Oh well, at least I'm doing something.

Friday, September 07, 2012

I didn't really want to go there, anyway.

I received an e-mail today, informing me that I was not selected for one of the in-company jobs for which I had applied.  "Although your qualifications and experience are notable, we will be moving forward with other candidates whose qualifications more closely match the business needs at this time."  I wonder how much of that is "soft soap", considering that I currently work at a site only slightly larger and supervise a few more employees than the site with that posting.  How much closer to the "business needs" could someone be?  It's probably just a form letter they send to everyone not selected.  A negative part of my head nags at me and says, "Maybe they had someone in mind already and just went through the motions of posting the job because it was required."  Well, that's nicer than the negativity that says they rejected me.

It was a surprise to receive that e-mail.  As I checked my application status regularly, that posting remained at "application received" until today, when I saw it (after reading the e-mail) as "submitted, but not selected".  The other posting for which I applied had changed several days ago from "received" to "under review".  I figured that meant the recruiter got it.  The number of days it has been "under review" makes me think the recruiter's desk is backed up with all the other job postings to review, so s/he hasn't gotten to mine yet.  On the positive side, that means I haven't been rejected yet.

It would be nice if there were more people wanting to hire horticulturists right now.

Tuesday, September 04, 2012

Giveaways on my Doorstep

That's the first time I ever saw a scavenger take entire garbage bags from a trash can.  (Usually, they're looking for just aluminum cans.)

I was being sneaky.  I decided (since I have to move, since I hadn't thrown them out yet, and since I had come across a large, really heavy duty trash bag) that I would take my old work shoes and exercise sneakers (complete with boxes) and throw them away in one of the polycarts sitting in front of the vacated house across the street.  After all, there already were plenty of trash bags on the ground around them, so what's one more?

Mind you, I did it when I got back from my daily walk, when it was still dark enough and early enough that no one would be around to see me put my trash in front of someone else's property.  It was just as well I did it yesterday, too, since it's pouring rain this morning, and since it appears I have a new downstairs neighbor who left at 6:00 this morning.  I mean, who gets up that early?  (Besides me, of course.)

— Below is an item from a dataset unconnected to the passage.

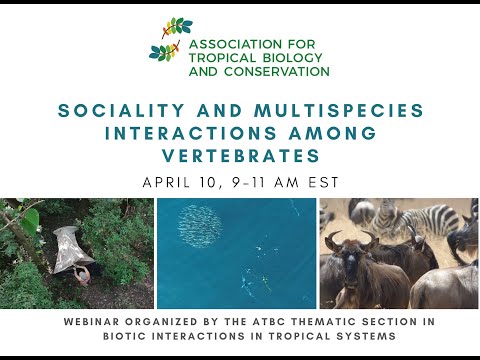 ASSOCIATION FOR TROPICAL BIOLOGY AND CONSERVATION

SOCIALITY AND MULTISPECIES INTERACTIONS AMONG VERTEBRATES

APRIL 10, 9-11 AM EST

WEBINAR ORGANIZED BY THE ATBC THEMATIC SECTION IN BIOTIC INTERACTIONS IN TROPICAL SYSTEMS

So, I put the five shoeboxes into the trash bag and placed it into one of the polycarts.  Since it was Monday and since trash day isn't until Friday, I figured that the landlord would come back to put the other trash bags into the polycarts and not notice the extra one already in there, or I'd be nice on Thursday night and do it for him, and then he wouldn't notice my bag at all.  I didn't figure on the guy who drove up (with his kids, since day care costs money, which he doesn't have, which is why he's scavenging) and pulled my bag from the polycart and placed it into the back of his minivan almost immediately.  (The bag did have a generous tear in it, so I figure that he immediately saw it was shoes and might be useable or worth something.)  He tore holes in the bags on the ground and took just one of them (which, by the look of it, was very heavy).

I didn't donate my work shoes or sneakers at any thrift store because I had worn them pretty well out and figured no one else would want them.  Maybe I figured wrong.  Maybe this guy is so bad off that even worn out shoes are better than nothing.  Maybe he'll get them home, see they're in such poor condition, and throw them away anyway.  Either way, I did get a little zing of pleasure that I wasn't sending something potentially useful to the landfill.

Now, anybody want the stray cat that has been hanging around my apartment all summer?